TEXT:
----
Higher in utero vitamin D levels may prevent high BP in children: JAMA
USA: Higher cord vitamin D blood levels in pregnant women with preeclampsia may lower the risk of high blood pressure (BP) in their children during childhood and adolescence, finds a recent study. Results of the study, published in the journal JAMA Network Open suggests that optimizing the maternal prenatal vitamin D levels may prevent high BP and future cardiovascular disease (CVD) in children born to women with preeclampsia.
Maternal preeclampsia could be a risk factor for high BP in children. However, there is no information on whether the intergenerational association between maternal preeclampsia and BP in their children differs by cord blood vitamin D levels. Mingyu Zhang, Johns Hopkins Bloomberg School of Public Health, Baltimore, Maryland, and colleagues, therefore, assessed the associations between maternal preeclampsia and offspring systolic BP across childhood and adolescence. They also tested whether these associations vary by cord blood 25-hydroxyvitamin D [25(OH)D] concentrations -- a biomarker of in utero vitamin D status.
----
DATASET ENTRIES:
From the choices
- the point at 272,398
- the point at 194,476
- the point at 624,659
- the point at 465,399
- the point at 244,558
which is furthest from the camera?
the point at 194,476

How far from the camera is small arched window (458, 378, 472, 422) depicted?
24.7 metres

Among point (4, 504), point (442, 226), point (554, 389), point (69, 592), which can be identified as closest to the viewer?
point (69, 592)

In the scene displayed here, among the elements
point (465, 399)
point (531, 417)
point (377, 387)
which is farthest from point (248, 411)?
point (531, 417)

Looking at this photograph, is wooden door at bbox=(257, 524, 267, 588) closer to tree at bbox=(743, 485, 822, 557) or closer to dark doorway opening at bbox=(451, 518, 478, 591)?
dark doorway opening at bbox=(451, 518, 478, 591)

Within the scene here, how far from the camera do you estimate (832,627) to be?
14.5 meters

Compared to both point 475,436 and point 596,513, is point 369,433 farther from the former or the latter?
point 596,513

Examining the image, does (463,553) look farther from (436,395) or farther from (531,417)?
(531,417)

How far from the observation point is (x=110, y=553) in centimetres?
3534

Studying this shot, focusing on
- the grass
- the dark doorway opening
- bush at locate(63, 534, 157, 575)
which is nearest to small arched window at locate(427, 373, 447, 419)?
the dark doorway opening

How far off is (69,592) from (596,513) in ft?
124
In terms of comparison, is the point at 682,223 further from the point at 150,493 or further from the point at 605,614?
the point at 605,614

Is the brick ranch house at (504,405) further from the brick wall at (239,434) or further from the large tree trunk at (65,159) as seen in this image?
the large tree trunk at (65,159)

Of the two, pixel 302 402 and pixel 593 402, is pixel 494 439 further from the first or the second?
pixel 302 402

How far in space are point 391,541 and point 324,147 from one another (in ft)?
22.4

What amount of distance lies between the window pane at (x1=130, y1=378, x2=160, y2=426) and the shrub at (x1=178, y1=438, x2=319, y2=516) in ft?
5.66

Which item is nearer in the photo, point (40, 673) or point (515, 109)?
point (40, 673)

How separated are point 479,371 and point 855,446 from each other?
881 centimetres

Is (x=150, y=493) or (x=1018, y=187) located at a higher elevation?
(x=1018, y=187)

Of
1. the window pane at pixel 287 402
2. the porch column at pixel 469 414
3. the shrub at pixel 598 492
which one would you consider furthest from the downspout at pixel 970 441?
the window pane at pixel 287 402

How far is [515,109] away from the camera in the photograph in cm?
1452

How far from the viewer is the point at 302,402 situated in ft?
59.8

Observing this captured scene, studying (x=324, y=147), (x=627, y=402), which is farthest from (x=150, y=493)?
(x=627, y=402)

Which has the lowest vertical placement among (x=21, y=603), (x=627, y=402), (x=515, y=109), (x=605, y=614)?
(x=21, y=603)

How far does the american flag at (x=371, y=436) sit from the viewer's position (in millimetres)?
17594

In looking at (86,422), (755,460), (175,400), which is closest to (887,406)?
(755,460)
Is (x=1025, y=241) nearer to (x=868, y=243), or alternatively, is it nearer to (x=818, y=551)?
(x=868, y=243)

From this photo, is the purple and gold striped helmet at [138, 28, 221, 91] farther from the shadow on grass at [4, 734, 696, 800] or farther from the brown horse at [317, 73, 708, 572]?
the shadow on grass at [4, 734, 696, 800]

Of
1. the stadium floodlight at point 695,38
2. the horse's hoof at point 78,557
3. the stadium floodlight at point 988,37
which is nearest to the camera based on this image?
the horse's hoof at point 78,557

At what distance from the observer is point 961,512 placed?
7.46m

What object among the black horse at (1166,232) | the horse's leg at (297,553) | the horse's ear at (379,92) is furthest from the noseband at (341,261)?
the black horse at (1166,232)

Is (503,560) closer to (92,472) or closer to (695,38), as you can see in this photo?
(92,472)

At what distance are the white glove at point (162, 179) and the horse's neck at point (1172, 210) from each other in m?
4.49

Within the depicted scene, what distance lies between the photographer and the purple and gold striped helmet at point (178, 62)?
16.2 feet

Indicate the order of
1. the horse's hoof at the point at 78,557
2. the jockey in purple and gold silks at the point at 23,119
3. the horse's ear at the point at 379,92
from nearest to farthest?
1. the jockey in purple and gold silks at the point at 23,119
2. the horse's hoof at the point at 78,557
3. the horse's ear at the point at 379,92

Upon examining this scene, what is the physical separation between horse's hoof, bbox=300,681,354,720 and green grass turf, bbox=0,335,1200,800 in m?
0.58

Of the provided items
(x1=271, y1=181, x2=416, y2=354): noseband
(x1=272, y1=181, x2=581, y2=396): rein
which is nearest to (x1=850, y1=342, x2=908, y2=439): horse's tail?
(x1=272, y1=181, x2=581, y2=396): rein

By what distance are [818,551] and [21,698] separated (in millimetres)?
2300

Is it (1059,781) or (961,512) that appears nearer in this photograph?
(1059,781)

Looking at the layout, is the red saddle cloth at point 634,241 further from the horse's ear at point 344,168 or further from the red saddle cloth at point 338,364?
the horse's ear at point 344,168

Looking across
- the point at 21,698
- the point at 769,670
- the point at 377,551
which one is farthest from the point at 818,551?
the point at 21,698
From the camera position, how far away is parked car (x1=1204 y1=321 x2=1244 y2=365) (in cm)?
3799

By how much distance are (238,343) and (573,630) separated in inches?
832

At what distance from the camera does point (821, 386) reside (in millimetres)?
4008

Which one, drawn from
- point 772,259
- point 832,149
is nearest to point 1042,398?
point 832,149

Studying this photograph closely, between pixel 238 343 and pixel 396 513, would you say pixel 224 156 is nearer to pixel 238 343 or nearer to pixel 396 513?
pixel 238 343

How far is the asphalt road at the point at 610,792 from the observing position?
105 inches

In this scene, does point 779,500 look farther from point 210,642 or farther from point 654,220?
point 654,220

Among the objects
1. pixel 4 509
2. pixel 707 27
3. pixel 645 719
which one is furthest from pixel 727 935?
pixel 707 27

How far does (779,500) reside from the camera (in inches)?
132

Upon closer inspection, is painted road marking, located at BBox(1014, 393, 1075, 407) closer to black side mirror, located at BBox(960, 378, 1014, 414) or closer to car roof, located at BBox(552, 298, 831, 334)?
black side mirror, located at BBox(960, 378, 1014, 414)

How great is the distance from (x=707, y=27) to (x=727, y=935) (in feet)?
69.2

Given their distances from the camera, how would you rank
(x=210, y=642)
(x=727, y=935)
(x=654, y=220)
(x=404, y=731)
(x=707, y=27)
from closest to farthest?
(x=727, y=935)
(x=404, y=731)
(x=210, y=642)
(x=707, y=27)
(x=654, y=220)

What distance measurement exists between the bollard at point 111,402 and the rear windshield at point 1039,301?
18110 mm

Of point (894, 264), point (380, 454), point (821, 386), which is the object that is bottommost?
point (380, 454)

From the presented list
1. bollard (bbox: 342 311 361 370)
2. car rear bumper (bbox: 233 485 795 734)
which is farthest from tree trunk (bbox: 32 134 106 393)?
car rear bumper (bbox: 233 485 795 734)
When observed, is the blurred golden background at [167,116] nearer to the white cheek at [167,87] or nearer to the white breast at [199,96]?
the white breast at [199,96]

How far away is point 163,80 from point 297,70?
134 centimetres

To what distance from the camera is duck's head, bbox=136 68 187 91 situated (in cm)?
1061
----
PROBLEM A: Duplicate the passage of the vitamin D article starting at "Higher in utero" and ending at "women with preeclampsia.".
PROBLEM B: List every geographic place name that appears in the vitamin D article.

EXERCISE RESPONSE A:
Higher in utero vitamin D levels may prevent high BP in children: JAMA
USA: Higher cord vitamin D blood levels in pregnant women with preeclampsia may lower the risk of high blood pressure (BP) in their children during childhood and adolescence, finds a recent study. Results of the study, published in the journal JAMA Network Open suggests that optimizing the maternal prenatal vitamin D levels may prevent high BP and future cardiovascular disease (CVD) in children born to women with preeclampsia.

EXERCISE RESPONSE B: USA, Baltimore, Maryland